Mr Vaino argues that the economy and society in general have become too complex to manage by traditional means. Governments need to seek new ways of regulating and controlling them.
The article describes a new device called a "nooscope" which, it says, can tap into global consciousness and "detect and register changes in the biosphere and in human activity".
The "nooscope" bewildered many in Russia this week. Does the device really exist, they asked. What does it actually do? Is Mr Vaino really serious?
BBC Russian tracked down Viktor Sarayev, an award-winning economist and businessman who has co-authored a number of articles with Mr Vaino.
He described the nooscope as "a device that scans transactions between people, things and money", and claimed it was an invention of parallel significance to the telescope and the microscope.

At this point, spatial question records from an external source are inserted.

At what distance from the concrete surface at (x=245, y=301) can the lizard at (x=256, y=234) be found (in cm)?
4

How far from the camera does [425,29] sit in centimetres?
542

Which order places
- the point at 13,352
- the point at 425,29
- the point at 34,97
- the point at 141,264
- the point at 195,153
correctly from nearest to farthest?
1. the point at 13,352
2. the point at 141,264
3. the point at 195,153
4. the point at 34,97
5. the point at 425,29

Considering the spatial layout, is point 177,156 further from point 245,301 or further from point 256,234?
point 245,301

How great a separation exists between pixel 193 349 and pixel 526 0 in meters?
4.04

But he was less forthcoming about whether it actually existed, or was still under development.
'Utopian idea'
Leading Russian academics meanwhile expressed deep scepticism about the theories and solutions propounded by Mr Vaino and his collaborators.

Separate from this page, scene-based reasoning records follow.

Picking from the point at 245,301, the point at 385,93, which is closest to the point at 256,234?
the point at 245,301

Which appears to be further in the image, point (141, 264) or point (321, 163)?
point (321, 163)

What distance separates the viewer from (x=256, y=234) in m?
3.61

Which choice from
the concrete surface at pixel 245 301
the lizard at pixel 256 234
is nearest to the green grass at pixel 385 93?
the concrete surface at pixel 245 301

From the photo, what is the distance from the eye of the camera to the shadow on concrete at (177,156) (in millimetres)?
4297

"There isn't any science in this," says Simon Kordonsky, a philosophy professor at Moscow's Higher School of Economics.
He dismissed the article as indulging in "mythological" hypotheses about the future which, he said, contrasted with the genuinely progressive ideas explored by the first generation of Russian reforming economists in the early post-Soviet years.

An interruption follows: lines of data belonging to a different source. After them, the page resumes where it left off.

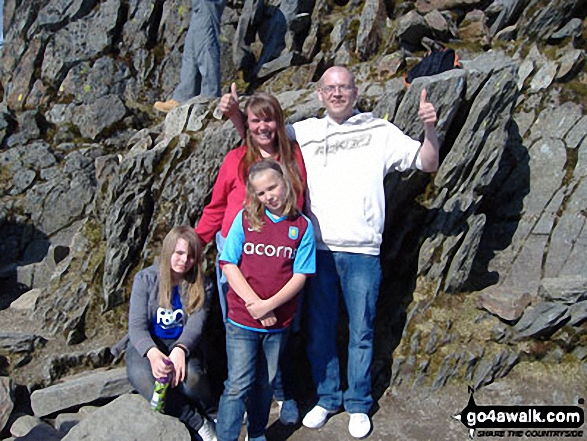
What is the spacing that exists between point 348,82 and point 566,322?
5.27m

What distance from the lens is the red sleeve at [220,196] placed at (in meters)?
6.66

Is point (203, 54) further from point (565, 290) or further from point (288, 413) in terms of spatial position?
point (565, 290)

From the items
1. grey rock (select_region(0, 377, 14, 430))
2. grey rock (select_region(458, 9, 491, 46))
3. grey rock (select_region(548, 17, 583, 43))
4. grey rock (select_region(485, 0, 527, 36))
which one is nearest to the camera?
grey rock (select_region(0, 377, 14, 430))

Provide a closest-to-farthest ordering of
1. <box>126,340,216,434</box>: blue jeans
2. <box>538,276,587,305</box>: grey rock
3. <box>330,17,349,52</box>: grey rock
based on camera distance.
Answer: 1. <box>126,340,216,434</box>: blue jeans
2. <box>538,276,587,305</box>: grey rock
3. <box>330,17,349,52</box>: grey rock

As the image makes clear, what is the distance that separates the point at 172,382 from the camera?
631cm

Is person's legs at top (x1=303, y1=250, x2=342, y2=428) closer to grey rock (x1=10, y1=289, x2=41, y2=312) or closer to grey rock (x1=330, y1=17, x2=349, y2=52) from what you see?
grey rock (x1=10, y1=289, x2=41, y2=312)

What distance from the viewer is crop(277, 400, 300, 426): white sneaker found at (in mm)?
7062

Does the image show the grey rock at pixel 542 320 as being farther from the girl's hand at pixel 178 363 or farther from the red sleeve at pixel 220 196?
the girl's hand at pixel 178 363

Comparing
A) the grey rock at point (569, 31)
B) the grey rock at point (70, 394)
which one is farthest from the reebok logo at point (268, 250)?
the grey rock at point (569, 31)

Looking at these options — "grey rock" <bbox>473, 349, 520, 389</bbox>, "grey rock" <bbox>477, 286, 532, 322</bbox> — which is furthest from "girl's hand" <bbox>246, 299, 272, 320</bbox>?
"grey rock" <bbox>477, 286, 532, 322</bbox>

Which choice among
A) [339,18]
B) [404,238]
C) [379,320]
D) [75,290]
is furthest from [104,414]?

"If we evaluate this article by its meaning, then without doubt it's a cause for concern," says another philosopher from the same institute, Prof Vitaly Kourennoy.
"It represents a utopian idea which has no connection to science. It's propounding some kind of all-embracing system of government that has to be enforced by top officials."
Viewed from this perspective however, Mr Vaino's theories perhaps begin to make more sense.
They could actually be seen as part of a pattern that has emerged in Russian politics over the past decade, as President Putin has sought to reassert control after the chaos of the early 1990s.
Kremlin spin doctors
Some observers also draw parallels with the approach of one of Mr Vaino's predecessors - former presidential adviser and deputy prime minister Vladislav Surkov.
Dubbed by one Russian politician as "a puppet master who privatised the political system", Mr Surkov is credited with inventing the theory of "managed democracy", through which President Putin now runs Russia unchallenged.
Widely seen as a master of political spin, Mr Surkov specialised in manipulating information in a way which often left his interlocutors unsure as to where the facts ended and the fiction began.
This also appears to be an approach used by Dmitry Kiselyov, the powerful head of the state-run Russia Today media network, and a man often referred to as "the Kremlin's chief propagandist".
Tasked with broadcasting the Kremlin's point of view, both to Russians and the rest of the world, Mr Kiselyov told the BBC earlier this year that "the age of neutral journalism" had passed.
Blurred reality
In expounding his theories about the "nooscope" Anton Vaino seems to be echoing these more high-profile Kremlin colleagues.
There is no way to prove that the world "exists in reality and not in our imagination", he writes in the Economics and Law article, explaining why the nooscope is needed to interpret and manage world events.
Prof Kordonsky feels he has heard it all before.
"It's a state of mind," he told BBC Russian. "It's a rejection of the current realities. They want to change things but they don't want to understand what things are really like. They have a perception of potential greatness […] and they're suggesting a way of changing the country and building a better tomorrow."
If AE Vaino the political scientist and Anton Vaino the new chief of staff really are the same person, as most Russians presume, then the coming months may show if the nooscope can really deliver a "better tomorrow".